Lorsque Manuela commence à broder sur les différences sémantiques, il n’y a plus guère à lutter.
— Maria m’a dit que c’était une dame très gentille. Elle lui a donné des robes et un beau manteau en palpaga. Elle ne pouvait plus les mettre parce qu’elle avait grossi, alors elle a dit à Maria : est-ce que ça pourrait vous être utile ? Vous voyez, c’était une dame très gentille.
Le palpaga est un genre de lama à la toison de laine très prisée et à la tête orné d’une papaye.
— Je ne sais pas..., dis-je un peu plus mollement. J’ai l’impression de voler une morte.
Manuela me regarde avec exaspération.
— Vous empruntez, vous ne volez pas. Et qu’est-ce que vous voulez qu’elle en fasse de sa robe, la pauvre dame ?
Il n’y a rien à répondre à cela.
— C’est l’heure de Mme Pallières, dit Manuela en changeant de conversation et avec ravissement.
— Je vais savourer ce moment avec vous, dis-je.
— J’y vais, annonce-t-elle en se dirigeant vers la porte. En attendant, essayez-la, allez chez le coiffeur et je reviens tout à l’heure pour voir.
Je considère la robe un moment, dubitative. En sus de la réticence à endosser l’habit d’une défunte, je redoute qu’il fasse sur moi l’effet d’une incongruité. Violette Grelier est du torchon comme Pierre Arthens est de la soie et moi de la robe-tablier informe avec imprimé mauve ou bleu marine.
Je remets l’épreuve à mon retour.
Je réalise que je n’ai même pas remercié Manuela.

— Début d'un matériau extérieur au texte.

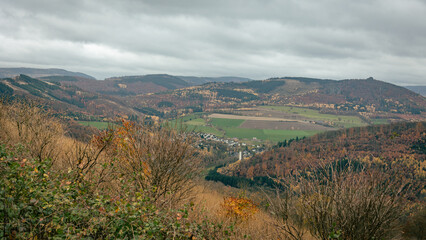 Hiking in Germany in the Sauerland region in the state of North Rhine-Westphalia, on the hills of the Rothaarsteig in November with beautiful autumn colours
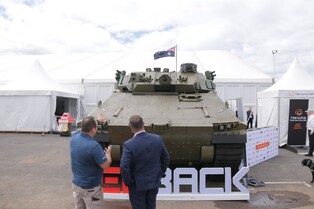 (LEAD) Defense chief offers support for signing of Australia's armored vehicle acquisition deal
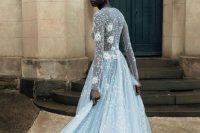 a blue A-line wedding dress with florla appliques and embellishments, with long sleeves and a train is a dreamy idea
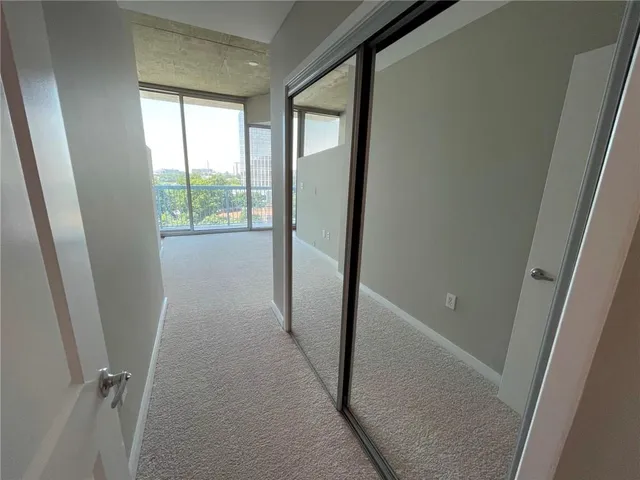 a view of an empty room with a large window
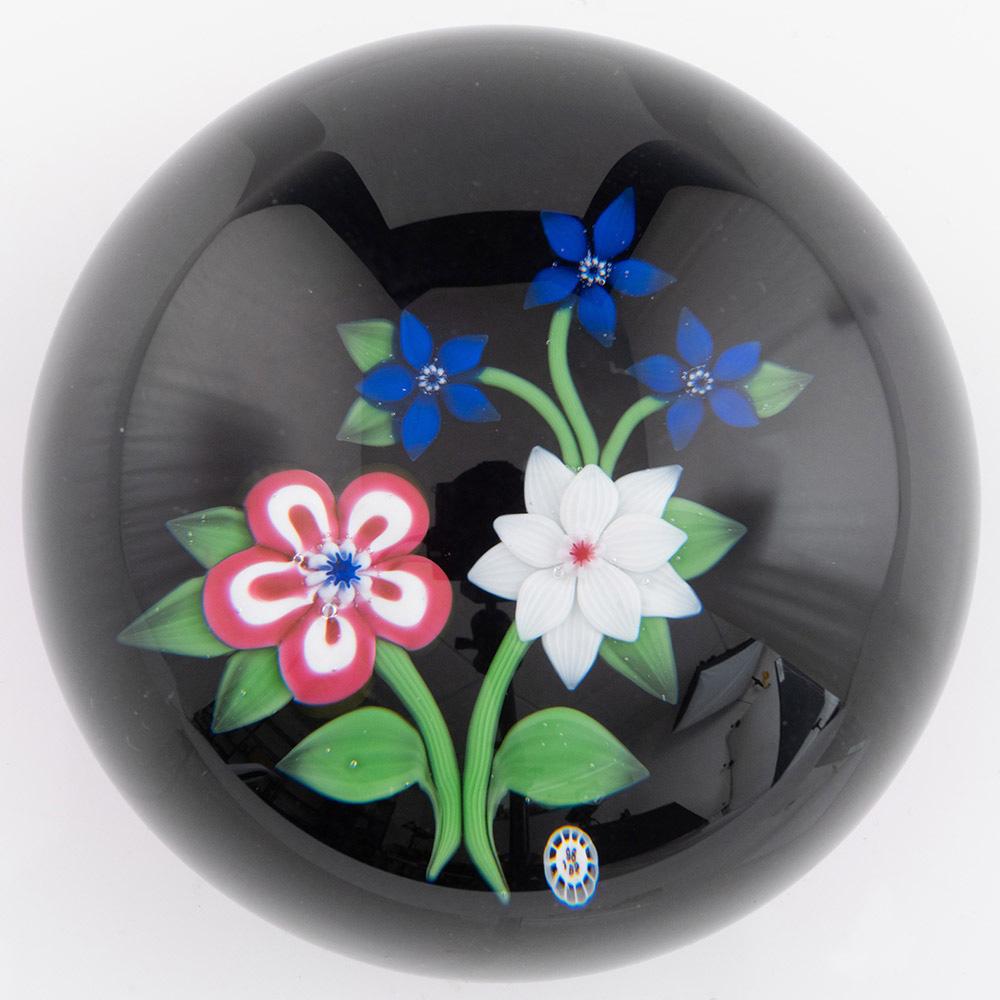 Heading : Baccarat Paperweight with Lampwork Flowers
Date : 1982
Origin : France
Features : Lampwork pansies and clematis with leaves and stems on a blue ground
Marks : B1982 signature cane, etched Baccarat mark, 80/175  1982
Type : Lead
Size : 8cm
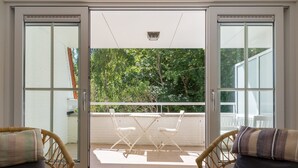 Ein Zimmer mit einer Schiebetür aus Glas, die auf einen Balkon mit Tisch und Stühlen führt.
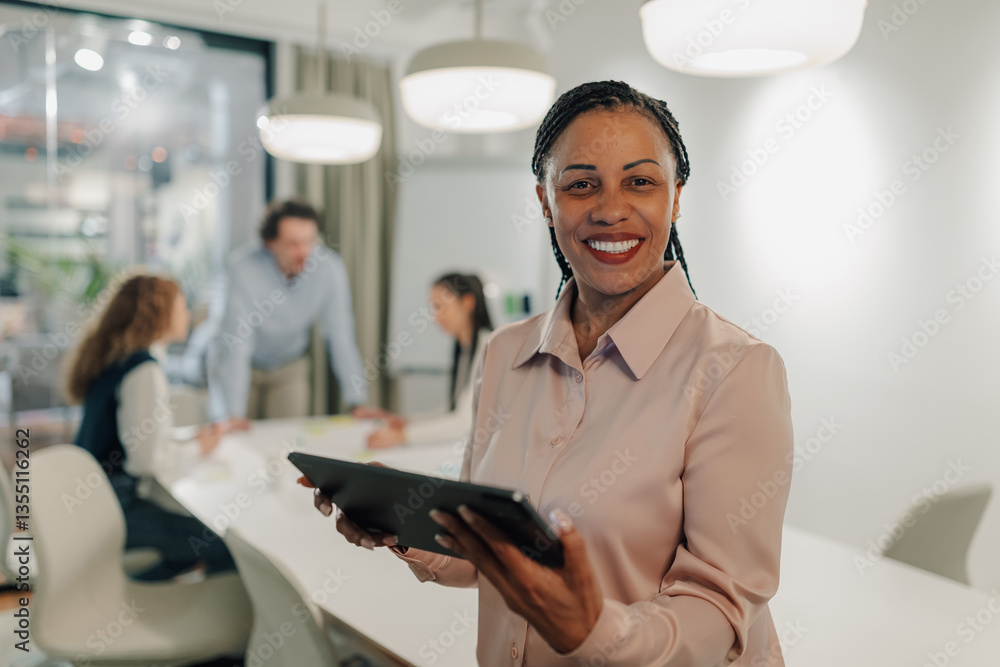 Fototapeta premium Confident businesswoman leading a team meeting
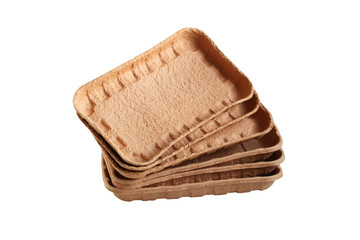 Biodegradable food trays made from pressed cardboard isolated on white background. Closeup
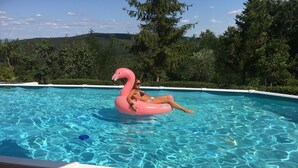 A swimming pool with clear blue water, surrounded by a brick deck and greenery. - Between S. Gimignano and Volterra in the peace of the woods of Tuscany (Gambassi Terme)
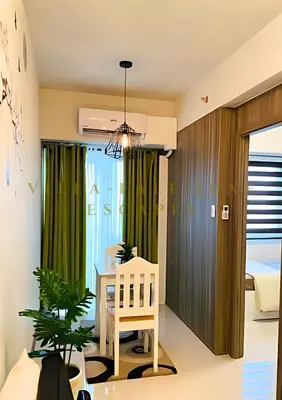 a bedroom with green curtains and a table with a chair at 1 Bed Room Coast Residence at Heart of Metro Manila - Pasay City in Manila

Journal du mouvement du monde n° 4
C’est beau, une chorale
Hier après-midi, c’était la chorale du collège. Dans mon collège des quartiers chics, il y a une chorale ; personne ne trouve ça ringard, tout le monde se bat pour y aller mais elle est supersélect : M. Trianon, le prof de musique, trie les choristes sur le volet. La raison du succès de la chorale, c’est M. Trianon lui-même. Il est jeune, il est beau et il fait chanter aussi bien des vieux standards de jazz que les derniers tubes, orchestrés avec classe. Tout le monde se met sur son trente et un et la chorale chante devant les élèves du collège. Seuls les parents des choristes sont invités parce que sinon ça ferait trop de monde. Déjà, le gymnase est plein à craquer et il y a une ambiance du tonnerre.
Donc hier, direction le gymnase au petit trot, sous la conduite de Mme Maigre puisque d’habitude, le mardi après-midi en première heure, on a français. Sous la conduite de Mme Maigre est un bien grand mot : elle a fait ce qu’elle a pu pour suivre le rythme en soufflant comme un vieux cachalot. Bon, on a fini par arriver au gymnase, tout le monde s’est installé tant bien que mal, j’ai dû subir devant, derrière, à côté et au-dessus (sur les gradins) des conversations débiles en stéréo (portable, mode, portable, qui est avec qui, portable, les profs qui sont nuls, portable, la soirée de Cannelle) et puis les choristes sont entrés sous les acclamations, en blanc et rouge avec des nœuds papillons pour les garçons et des robes longues à bretelles pour les filles. M. Trianon s’est installé sur un tabouret, dos à l’assistance, il a levé un genre de baguette avec une petite lumière rouge clignotante au bout, le silence s’est fait et ça a commencé.
À chaque fois, c’est un miracle. Tous ces gens, tous ces soucis, toutes ces haines et tous ces désirs, tous ces désarrois, toute cette année de collège avec ses vulgarités, ses événements mineurs et majeurs, ses profs, ses élèves bigarrés, toute cette vie dans laquelle nous nous traînons, faite de cris et de larmes, de rires, de luttes, de ruptures, d’espoirs déçus et de chances inespérées : tout disparaît soudain quand les choristes se mettent à chanter. Le cours de la vie se noie dans le chant, il y a tout d’un coup une impression de fraternité, de solidarité profonde, d’amour même, et ça dilue la laideur du quotidien dans une communion parfaite. Même les visages des chanteurs sont transfigurés ; je ne vois plus Achille Grand-Fernet (qui a une très belle voix de ténor), ni Déborah Lemeur ni Ségolène Rachet ni Charles Saint-Sauveur. Je vois des êtres humains qui se donnent dans le chant.